Nehamas began the evening
with an examination of Goya's Los Caprichos, a
series of 80 etchings, the most famous of which,
"The Sleep of Reason Produces Monsters," he
borrowed for the title of his lecture. Projecting a slide
of the etching on a screen, he described the scene, which
portrays a sleeping artist surrounded by bats, owls and a
particularly menacing cat. The only calm presence, he
suggested, is the lynx in the bottom right corner.
"Reason is asleep
when only the lynx, which is pure rationality, is awake,
as alert as it is impervious to the shadows that surround
it," Nehamas said, arguing that the sleeping artist
and the watchful lynx are one and the same.
What is missing from the
etching, Nehamas argued, is the imagination.
"The sleep of reason
produces monsters, but the sleep of reason does not
represent the takeover of the imagination," he said.
"On the contrary, the sleep of reason is the absence
of the imagination."
Nehamas then linked his
discussion of Goya to the state of the arts and
humanities.
"In teaching the
humanities today we have forsaken the imagination as
surely as Goya's sleeping artist did," he argued.
"Our picture of the world and ourselves is as
incomplete and full of ugliness as his."
After dwelling at some
length on Goya's goblins and monsters, Nehamas said his
comments were probably "too pessimistic not at
all the sort of thing to say in a presidential lecture,
which should be an occasion for celebrating the power of
the arts and humanities for truth and goodness."
"The fact is that if
such power were demonstrable, and if it was felt that
universities and the world at large acknowledged it and
gave the arts and the humanities their due, there would
be no need for presidential lectures," he added, to
prolonged laughter. "This series is a compromise, a
mutual accommodation, an effort to show that Stanford is
taking the arts and the humanities seriously by offering
them an opportunity to show Stanford why it should."

Information supplied —
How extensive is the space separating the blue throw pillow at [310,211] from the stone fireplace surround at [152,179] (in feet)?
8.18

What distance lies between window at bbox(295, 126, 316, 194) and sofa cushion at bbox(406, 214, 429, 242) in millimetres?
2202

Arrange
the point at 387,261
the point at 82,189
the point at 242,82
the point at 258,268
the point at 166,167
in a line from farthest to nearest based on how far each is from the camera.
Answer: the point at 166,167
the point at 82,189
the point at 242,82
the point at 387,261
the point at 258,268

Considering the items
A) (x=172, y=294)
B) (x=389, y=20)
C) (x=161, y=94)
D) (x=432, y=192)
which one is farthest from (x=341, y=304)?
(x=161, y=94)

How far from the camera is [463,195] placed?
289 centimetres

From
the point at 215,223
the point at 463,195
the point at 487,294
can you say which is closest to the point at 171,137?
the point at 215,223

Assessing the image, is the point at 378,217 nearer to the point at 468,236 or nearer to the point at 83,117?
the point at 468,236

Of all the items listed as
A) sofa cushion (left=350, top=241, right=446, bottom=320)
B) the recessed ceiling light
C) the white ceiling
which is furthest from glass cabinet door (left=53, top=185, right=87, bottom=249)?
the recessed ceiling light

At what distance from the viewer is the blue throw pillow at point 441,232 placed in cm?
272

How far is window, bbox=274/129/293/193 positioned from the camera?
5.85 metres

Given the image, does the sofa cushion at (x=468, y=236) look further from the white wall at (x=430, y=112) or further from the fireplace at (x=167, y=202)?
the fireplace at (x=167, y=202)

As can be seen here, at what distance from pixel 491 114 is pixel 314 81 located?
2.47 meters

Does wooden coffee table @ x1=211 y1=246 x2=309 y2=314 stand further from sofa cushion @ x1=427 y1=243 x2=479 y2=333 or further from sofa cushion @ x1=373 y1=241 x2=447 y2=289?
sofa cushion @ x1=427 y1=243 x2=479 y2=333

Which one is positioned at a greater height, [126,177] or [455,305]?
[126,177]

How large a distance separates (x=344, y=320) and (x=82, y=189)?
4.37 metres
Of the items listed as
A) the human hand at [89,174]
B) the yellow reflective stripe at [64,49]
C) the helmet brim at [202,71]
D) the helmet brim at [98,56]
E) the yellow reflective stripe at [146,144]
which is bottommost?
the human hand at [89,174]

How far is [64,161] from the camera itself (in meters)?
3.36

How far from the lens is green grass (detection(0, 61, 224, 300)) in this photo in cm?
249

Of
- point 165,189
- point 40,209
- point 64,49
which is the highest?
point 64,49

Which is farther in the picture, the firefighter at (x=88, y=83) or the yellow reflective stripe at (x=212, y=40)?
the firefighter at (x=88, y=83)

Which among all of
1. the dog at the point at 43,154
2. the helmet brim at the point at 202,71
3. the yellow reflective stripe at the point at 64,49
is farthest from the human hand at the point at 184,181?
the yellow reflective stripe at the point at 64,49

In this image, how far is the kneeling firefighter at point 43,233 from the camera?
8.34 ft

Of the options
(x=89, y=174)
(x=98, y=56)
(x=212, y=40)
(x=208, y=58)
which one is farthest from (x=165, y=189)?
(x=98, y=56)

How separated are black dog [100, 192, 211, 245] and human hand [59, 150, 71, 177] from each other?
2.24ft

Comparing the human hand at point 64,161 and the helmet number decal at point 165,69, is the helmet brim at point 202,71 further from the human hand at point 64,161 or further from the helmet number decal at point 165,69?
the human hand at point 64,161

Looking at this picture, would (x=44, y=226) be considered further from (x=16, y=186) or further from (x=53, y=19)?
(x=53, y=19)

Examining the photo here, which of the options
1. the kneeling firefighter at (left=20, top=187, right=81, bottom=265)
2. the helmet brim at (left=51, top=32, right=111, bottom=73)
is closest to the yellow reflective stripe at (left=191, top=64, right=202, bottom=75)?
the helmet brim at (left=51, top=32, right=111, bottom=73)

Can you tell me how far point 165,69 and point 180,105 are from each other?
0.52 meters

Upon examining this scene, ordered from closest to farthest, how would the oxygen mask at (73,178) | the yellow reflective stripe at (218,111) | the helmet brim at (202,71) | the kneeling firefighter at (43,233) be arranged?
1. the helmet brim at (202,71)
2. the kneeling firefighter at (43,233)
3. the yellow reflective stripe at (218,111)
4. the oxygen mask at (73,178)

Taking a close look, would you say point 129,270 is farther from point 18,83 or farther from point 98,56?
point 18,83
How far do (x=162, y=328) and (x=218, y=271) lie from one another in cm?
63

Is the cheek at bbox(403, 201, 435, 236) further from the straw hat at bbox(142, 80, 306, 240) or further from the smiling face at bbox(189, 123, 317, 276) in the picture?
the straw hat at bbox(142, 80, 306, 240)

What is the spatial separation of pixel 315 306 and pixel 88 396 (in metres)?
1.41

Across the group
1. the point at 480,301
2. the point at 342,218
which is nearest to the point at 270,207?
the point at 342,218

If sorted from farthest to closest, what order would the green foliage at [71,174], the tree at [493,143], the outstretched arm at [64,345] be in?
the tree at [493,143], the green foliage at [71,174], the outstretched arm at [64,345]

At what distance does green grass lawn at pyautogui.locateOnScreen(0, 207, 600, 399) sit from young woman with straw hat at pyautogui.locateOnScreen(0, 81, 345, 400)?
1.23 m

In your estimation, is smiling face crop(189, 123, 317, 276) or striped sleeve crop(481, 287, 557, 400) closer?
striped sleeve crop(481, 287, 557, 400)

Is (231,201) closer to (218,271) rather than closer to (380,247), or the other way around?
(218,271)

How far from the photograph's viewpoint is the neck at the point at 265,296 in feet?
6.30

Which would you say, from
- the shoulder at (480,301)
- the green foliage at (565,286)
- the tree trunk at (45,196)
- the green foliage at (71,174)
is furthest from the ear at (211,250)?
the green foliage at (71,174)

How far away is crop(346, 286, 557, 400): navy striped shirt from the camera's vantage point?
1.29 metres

Complete the following —
1. Name every animal that the passage on Nehamas's lecture says appears in Goya's etching.
2. From the passage on Nehamas's lecture, copy word for word everything from "Nehamas began the" down to "bottom right corner.".
The lines have nothing to do with what is asked here.

Problem solutions —
1. Bats, owls, a cat, and a lynx.

2.
Nehamas began the evening
with an examination of Goya's Los Caprichos, a
series of 80 etchings, the most famous of which,
"The Sleep of Reason Produces Monsters," he
borrowed for the title of his lecture. Projecting a slide
of the etching on a screen, he described the scene, which
portrays a sleeping artist surrounded by bats, owls and a
particularly menacing cat. The only calm presence, he
suggested, is the lynx in the bottom right corner.